Liang affirmed in that article that they had been sticking with their own style instead of bowing to the Chinese market, but name of “Dark Blade”(影之刃) has reveals that’s not true. Compared to “Rain Blood Chronicles” – a totally original name indicating content of the game, “Dark Blade” caters to the “blade” and “sword” zest in Chinese mobile game market.
In fact, inheriting images, music and actions from Rain Blood Chronicles, “Dark Blade” is impressive at first glance, but subsequent updates and poor operation of the game have broken the hearts of a large percentage of Rain Blood Chronicles’ loyal fans.
“NetEase and S-Game seem to be indifferent to the game, bugs are left unresolved for months, and customer service pay no attention to gamers’ feedback. The updates are more and more boring…”, “S-Game is now obviously putting money above everything. They find it hard to attract new gamers, so they keep adding meaningless updates, to force loyal gamers to make payments again and again,” said fans of Rain Blood Chronicles on the internet.
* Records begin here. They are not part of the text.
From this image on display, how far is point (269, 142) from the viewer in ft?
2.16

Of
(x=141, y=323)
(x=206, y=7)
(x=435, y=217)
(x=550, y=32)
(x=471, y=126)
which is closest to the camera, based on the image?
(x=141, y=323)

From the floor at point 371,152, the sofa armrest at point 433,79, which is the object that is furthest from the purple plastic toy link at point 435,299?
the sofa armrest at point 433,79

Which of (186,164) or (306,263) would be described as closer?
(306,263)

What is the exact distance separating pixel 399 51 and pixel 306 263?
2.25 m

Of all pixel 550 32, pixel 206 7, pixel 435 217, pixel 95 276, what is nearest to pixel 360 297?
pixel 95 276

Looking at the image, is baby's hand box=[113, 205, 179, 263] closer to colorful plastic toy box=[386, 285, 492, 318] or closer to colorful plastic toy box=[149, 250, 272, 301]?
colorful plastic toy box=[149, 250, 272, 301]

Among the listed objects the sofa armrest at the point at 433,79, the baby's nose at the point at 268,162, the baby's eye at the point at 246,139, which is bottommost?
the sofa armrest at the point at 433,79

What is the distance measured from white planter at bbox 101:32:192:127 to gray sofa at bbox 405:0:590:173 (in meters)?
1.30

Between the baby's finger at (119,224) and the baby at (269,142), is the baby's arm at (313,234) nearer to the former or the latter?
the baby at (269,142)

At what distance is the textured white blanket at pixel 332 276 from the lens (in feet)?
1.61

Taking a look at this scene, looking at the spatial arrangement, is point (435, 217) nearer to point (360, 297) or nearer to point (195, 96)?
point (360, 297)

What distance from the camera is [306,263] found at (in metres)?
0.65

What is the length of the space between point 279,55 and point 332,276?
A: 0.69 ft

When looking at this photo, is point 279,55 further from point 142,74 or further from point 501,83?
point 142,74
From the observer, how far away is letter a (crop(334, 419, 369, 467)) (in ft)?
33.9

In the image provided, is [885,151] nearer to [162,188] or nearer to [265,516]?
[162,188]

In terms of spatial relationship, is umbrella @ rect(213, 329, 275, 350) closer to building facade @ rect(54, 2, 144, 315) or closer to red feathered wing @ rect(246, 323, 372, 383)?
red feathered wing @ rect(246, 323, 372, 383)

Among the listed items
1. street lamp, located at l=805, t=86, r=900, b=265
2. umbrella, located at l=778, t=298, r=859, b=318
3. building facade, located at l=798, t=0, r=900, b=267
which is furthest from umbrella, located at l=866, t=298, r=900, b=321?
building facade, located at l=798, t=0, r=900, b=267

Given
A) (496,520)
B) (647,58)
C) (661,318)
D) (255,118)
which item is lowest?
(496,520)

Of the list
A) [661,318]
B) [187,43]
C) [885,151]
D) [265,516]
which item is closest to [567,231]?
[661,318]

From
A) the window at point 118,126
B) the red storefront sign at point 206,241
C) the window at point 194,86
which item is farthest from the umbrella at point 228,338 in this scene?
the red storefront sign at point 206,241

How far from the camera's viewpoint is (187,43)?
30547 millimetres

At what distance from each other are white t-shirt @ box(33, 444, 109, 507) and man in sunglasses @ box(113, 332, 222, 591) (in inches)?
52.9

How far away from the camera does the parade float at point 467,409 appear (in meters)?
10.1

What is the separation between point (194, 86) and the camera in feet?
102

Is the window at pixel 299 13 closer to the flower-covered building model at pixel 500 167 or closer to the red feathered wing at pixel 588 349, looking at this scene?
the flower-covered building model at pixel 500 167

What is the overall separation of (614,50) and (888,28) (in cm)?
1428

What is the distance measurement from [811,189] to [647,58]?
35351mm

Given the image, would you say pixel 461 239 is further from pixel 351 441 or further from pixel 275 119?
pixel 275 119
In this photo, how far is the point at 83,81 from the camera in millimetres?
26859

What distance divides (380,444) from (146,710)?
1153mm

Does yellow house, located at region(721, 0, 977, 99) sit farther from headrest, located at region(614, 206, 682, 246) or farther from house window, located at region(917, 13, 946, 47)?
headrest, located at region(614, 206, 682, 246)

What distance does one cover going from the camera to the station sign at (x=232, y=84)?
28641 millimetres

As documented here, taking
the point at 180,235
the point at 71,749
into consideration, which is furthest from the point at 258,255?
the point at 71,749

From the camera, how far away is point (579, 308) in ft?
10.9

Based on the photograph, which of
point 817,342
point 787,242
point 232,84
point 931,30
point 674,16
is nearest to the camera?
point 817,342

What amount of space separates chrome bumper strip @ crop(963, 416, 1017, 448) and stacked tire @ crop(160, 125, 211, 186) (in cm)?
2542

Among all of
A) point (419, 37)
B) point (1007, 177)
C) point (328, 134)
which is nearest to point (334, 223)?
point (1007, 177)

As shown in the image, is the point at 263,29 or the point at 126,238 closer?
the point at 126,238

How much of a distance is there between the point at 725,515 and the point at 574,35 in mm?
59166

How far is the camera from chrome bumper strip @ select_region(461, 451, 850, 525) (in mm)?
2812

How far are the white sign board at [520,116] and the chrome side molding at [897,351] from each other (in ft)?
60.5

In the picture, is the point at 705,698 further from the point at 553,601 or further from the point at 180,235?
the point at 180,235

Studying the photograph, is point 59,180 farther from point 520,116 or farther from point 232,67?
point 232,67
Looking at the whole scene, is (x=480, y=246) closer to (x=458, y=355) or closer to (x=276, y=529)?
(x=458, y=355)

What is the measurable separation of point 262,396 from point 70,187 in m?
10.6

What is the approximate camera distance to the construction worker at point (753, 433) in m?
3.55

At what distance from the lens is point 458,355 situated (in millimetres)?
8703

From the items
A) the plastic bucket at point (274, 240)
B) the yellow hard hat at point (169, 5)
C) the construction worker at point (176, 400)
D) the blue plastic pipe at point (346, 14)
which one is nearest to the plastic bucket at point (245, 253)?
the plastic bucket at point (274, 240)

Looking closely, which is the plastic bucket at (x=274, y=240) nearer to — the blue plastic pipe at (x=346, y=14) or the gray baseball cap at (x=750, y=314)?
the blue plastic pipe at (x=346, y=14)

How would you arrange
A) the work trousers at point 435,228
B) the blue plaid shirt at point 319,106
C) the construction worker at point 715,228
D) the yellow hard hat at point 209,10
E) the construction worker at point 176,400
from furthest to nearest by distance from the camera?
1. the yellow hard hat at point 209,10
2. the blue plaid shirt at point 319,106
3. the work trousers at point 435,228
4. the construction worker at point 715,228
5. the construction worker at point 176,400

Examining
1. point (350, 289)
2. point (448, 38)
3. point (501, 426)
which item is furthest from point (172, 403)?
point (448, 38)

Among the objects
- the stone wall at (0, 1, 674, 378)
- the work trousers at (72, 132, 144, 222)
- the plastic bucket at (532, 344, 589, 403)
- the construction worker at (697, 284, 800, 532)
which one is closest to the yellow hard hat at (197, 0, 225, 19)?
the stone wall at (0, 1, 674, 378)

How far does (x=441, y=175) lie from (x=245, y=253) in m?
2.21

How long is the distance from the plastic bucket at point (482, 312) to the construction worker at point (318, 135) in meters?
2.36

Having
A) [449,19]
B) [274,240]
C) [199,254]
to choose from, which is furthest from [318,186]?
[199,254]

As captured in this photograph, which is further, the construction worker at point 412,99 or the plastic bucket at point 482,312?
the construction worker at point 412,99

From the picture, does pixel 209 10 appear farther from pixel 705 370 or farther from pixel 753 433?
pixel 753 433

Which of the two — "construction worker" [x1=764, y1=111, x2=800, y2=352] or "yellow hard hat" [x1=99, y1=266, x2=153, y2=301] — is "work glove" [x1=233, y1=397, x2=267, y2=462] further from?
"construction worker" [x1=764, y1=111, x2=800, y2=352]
Since its first release in September, Dark Blade’s rankings in App Store has been dropping constantly, from high-ranking in the beginning to out of top 200 at present. The comment zone is now filled with negative judgments, and 1529 people gave one-star among 4849 ratings.
On the surface, it’s a problem of attitude, but after the 1st edition “Town of Death”, Rain Blood Chronicles has been criticized for being thinner on content in its 2nd and 3rd editions. As the mobile version, “Dark Blade” seems to face more serious problem in respect of content. That explains why one third of S-Game’s team are busy with “building architecture and configuration of world view”, according to Liang Qiwei’s post.
Liang revealed that “Dark Blade” will also be released overseas this year and some top publishers have been confirmed as partners in some countries, but he refused to provide any details about this.
“We will sum up the experiences in China and present a Chinese game with style and taste to the world,” wrote Liang. Does that mean the Chinese version has less style or taste? Or will Liang try to emphasize “Chinese style” in the game to appeal to western gamers? Anyhow, just like most other Chinese game companies, S-Game has taken China as a test ground, where quality and service could be relatively poor and monetization could be pushed much harder.
Anyhow, all these will become history and Liang has proved strength of his IP of “Rain Blood Chronicles” – “Dark Blade” made more money in the last four months of 2014 (the first four months after debut) than “Rain Blood Chronicles” did in the past three years.
For the next step, Liang has admitted that they are now developing another major work, of which the budget is 6 to 7 times that of “Dark Blade”.